Ce matin nous quittons le mouillage, où ça a bien soufflé cette nuit, avec une voilure de papys: génois seul; et nous nous en réjouissons rapidement, car le vent est établi à 28 noeuds, et les surventes atteignent fréquemment 35, avec même une fois 39! mais ça ne dure pas; une petite période de calme plat/moteur fait place à 12 noeuds de vent de sud; l'opposé du début de journée! et pour finir, le vent réapparait au nord-nord-ouest, suffisamment vigoureux pour rendre intenable le mouillage préssenti! c'est encore les Yanmars qui sauvent le coup, en nous permettant, avec l'appui du génois, de parcourir rapidement les vingt milles qui nous séparent de l'île Sebaco et son excellent abri. Arrivée comme dans un rêve: juste à la nuit tombée, la lune nous offrant l'aide de sa douce lumière pour aller poser l'ancre au fond de l'anse. Mais, je vous ai gardé le meilleur pour la fin; la cerise sur le bateau! La perte, hier, de nos leurres tout neufs, est lavée! Nous avons pris aujourd'hui, un mètre quatre vingt de poissons, soit, une dorade coryphène de un mètre sur la ligne à Malou, et une bonite de quatre-vingt centimètres sur la mienne, grâce à un leurre fabriqué ce matin même avec un morceau de vieille écoute. Avec ça, c'est au moins trois semaines de barbaque assurées.

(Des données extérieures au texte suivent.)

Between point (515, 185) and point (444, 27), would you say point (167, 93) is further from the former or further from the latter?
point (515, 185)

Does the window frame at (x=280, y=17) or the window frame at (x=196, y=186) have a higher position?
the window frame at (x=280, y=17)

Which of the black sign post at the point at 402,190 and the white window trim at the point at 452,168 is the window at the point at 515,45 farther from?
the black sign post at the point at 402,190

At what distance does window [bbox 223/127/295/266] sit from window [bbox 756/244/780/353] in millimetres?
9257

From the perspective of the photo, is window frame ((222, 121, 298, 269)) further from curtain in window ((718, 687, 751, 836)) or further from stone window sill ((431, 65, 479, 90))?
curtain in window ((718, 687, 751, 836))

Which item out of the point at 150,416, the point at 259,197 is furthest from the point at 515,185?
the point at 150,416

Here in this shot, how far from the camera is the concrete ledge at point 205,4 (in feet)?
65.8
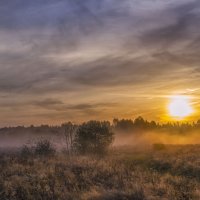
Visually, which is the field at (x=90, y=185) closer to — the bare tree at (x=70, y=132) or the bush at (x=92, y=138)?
the bush at (x=92, y=138)

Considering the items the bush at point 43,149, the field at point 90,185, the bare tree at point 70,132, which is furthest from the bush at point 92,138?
the field at point 90,185

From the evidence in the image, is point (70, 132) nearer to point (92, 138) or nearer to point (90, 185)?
point (92, 138)

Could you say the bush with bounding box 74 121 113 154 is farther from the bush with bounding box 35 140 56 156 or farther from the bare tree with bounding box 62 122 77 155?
the bush with bounding box 35 140 56 156

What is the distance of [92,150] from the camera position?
169 ft

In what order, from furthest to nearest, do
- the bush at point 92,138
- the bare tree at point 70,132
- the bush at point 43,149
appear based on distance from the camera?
the bare tree at point 70,132
the bush at point 92,138
the bush at point 43,149

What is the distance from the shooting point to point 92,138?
51.5m

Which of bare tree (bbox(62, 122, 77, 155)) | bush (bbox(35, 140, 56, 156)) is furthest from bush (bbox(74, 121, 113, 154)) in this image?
bush (bbox(35, 140, 56, 156))

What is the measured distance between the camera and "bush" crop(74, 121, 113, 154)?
168 feet

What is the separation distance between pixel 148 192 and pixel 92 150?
35512 millimetres

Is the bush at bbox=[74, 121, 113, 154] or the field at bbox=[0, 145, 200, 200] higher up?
the bush at bbox=[74, 121, 113, 154]

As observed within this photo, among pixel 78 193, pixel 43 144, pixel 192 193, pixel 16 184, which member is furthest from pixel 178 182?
pixel 43 144

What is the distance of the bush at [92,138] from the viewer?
5128 centimetres

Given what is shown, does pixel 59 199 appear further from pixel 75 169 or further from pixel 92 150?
pixel 92 150

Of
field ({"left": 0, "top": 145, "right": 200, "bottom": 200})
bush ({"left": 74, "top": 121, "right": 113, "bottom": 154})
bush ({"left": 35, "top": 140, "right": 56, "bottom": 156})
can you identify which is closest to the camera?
field ({"left": 0, "top": 145, "right": 200, "bottom": 200})
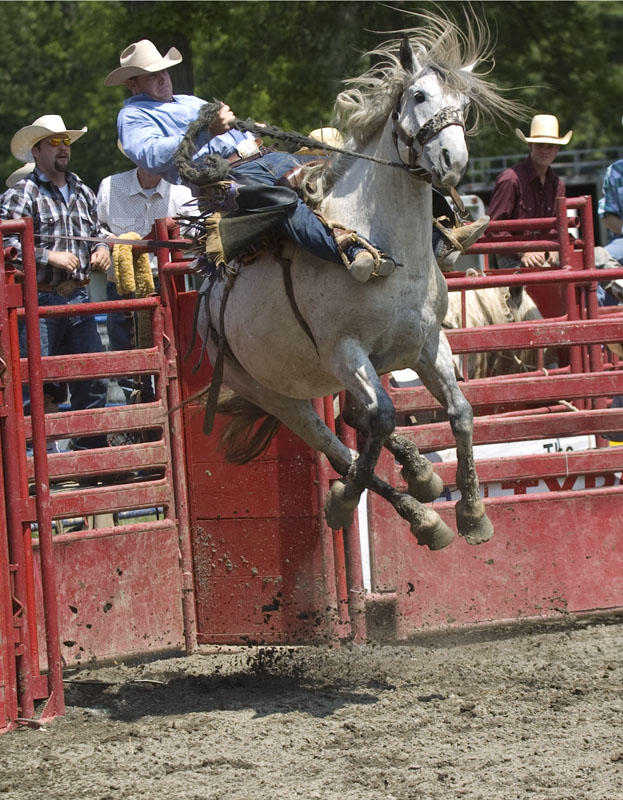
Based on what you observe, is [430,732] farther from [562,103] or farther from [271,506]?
[562,103]

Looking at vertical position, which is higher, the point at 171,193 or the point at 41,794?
the point at 171,193

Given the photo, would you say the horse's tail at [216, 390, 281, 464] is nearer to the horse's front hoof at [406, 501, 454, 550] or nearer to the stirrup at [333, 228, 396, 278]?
the horse's front hoof at [406, 501, 454, 550]

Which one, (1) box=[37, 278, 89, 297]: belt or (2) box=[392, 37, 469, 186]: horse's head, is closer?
(2) box=[392, 37, 469, 186]: horse's head

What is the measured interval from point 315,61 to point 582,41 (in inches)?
136

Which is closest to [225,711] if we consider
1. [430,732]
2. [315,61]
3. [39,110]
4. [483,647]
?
[430,732]

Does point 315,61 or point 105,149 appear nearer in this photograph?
point 315,61

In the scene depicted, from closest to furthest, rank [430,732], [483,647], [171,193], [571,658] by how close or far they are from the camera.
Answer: [430,732], [571,658], [483,647], [171,193]

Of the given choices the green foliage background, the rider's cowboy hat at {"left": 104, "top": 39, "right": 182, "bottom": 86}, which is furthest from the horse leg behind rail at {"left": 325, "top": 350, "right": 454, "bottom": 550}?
the green foliage background

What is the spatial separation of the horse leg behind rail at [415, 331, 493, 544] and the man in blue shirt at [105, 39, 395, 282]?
23.9 inches

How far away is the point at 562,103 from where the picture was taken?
53.6 ft

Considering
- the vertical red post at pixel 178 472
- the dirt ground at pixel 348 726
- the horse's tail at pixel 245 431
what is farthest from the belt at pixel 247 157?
the dirt ground at pixel 348 726

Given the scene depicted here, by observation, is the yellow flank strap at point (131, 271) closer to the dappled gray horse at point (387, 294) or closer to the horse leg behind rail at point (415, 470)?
the dappled gray horse at point (387, 294)

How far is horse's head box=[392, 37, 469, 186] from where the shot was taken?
491 cm

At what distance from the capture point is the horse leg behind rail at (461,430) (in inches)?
221
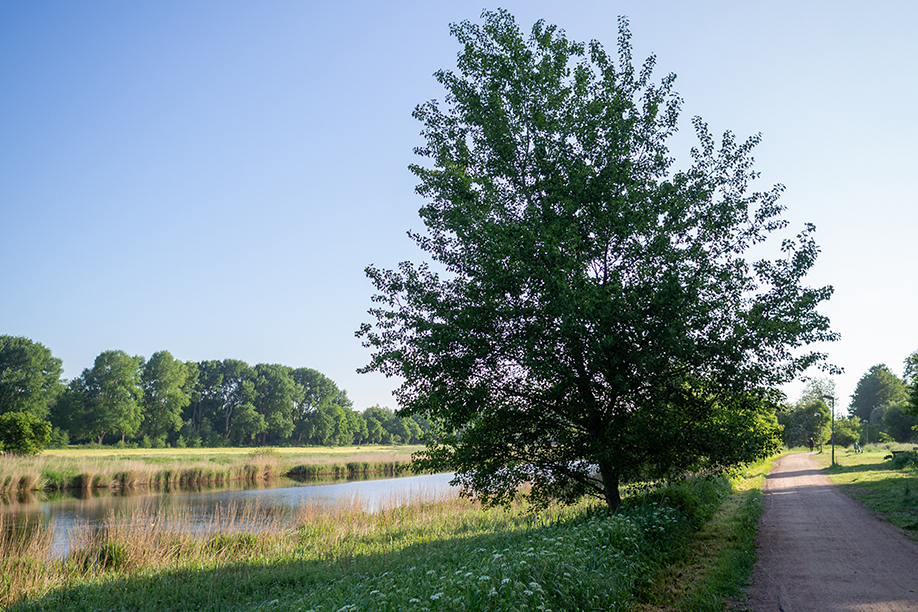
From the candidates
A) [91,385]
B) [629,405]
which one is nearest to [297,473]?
[629,405]

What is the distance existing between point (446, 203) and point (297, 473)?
137 ft

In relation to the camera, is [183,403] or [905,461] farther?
[183,403]

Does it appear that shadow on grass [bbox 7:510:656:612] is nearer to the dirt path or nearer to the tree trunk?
the tree trunk

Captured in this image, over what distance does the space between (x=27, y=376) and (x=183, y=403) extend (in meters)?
23.6

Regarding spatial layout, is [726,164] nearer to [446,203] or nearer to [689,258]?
[689,258]

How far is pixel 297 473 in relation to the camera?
48.2 metres

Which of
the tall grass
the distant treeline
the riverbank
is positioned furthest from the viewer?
the distant treeline

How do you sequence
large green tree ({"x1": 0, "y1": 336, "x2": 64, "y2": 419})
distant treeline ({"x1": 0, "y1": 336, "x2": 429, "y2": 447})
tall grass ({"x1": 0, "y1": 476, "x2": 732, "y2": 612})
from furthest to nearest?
distant treeline ({"x1": 0, "y1": 336, "x2": 429, "y2": 447})
large green tree ({"x1": 0, "y1": 336, "x2": 64, "y2": 419})
tall grass ({"x1": 0, "y1": 476, "x2": 732, "y2": 612})

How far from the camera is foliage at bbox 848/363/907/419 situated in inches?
5022

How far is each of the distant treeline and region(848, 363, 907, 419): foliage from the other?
110057 mm

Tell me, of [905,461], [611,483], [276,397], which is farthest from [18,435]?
[276,397]

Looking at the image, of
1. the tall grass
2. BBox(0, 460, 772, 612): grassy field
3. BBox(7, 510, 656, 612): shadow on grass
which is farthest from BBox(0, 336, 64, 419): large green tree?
BBox(7, 510, 656, 612): shadow on grass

Plusieurs groupes d'îles parsèment le sud du Panama, dans l'immense golfe délimité par la Punta Naranjo à l'est, et la Punta Burica à l'ouest. La plupart sont des merveilles inhabitées, un peu vallonnées, pourvues de plusieurs bons mouillages et recouvertes d'une végétation exhubérante. Certaines sont dotées de basses maisonnettes noyées dans la verdure comme autant de chambres d'hôtes éxotiques, accueillant des vacanciers en mal de dépaysement "authentique". Mouillés dans une de ces baies de carte postale, trois gosses de riches, insouciants et bruyants, traversent en canoë ce paradis, inconscients de l'immensité de leur privilège....

lundi 1er Février: il est 8h30, la mer est plate et molle. Au loin, comme un trompe l'oeil décoloré au mur de l'horizon, le volcan Barù, quatre mille mètres de haut, barre la route à l'alizé de l'Atlantique nord; et donc, pas de vent! Cap au 290, moteur babord à deux mille deux cents tours/minute, nous quittons la dernière de ces îles du sud Panama, ; il me semble possible de passer des semaines ici, vagabondant d'un endroit de rêve à un endroit magique, le canote posé à la surface d'un aquarium géant, l'eau à 28°c permettant de renouer avec la délicieuse habitude du bain quotidien (amen!). Hier, Malou s'est trouvée nez-à-nez avec une tortue marine à trente mètres du bateau, et moi, avec une belle raie noire à tâches blanches ( je me suis aussi retrouvé nez-à-nez avec la belle raie de Malou aussi, mais ceci est une autre histoire qui ne sera pas narrée ici, inutile d'insister.....).

mardi 2 février; escale à puerto Armuelles pour accomplir les formalités de sortie du Panama.....quelle lavement! chiant et coûteux. Bah, demain , on change de crémerie. Le Costa Rica est là, derrière la péninsule de Burica, qui semble nous tendre ses petits bras musclés......l'escale la blus belle, c'est toujours celle qu'on n'a pas encore faite. Hasta luego.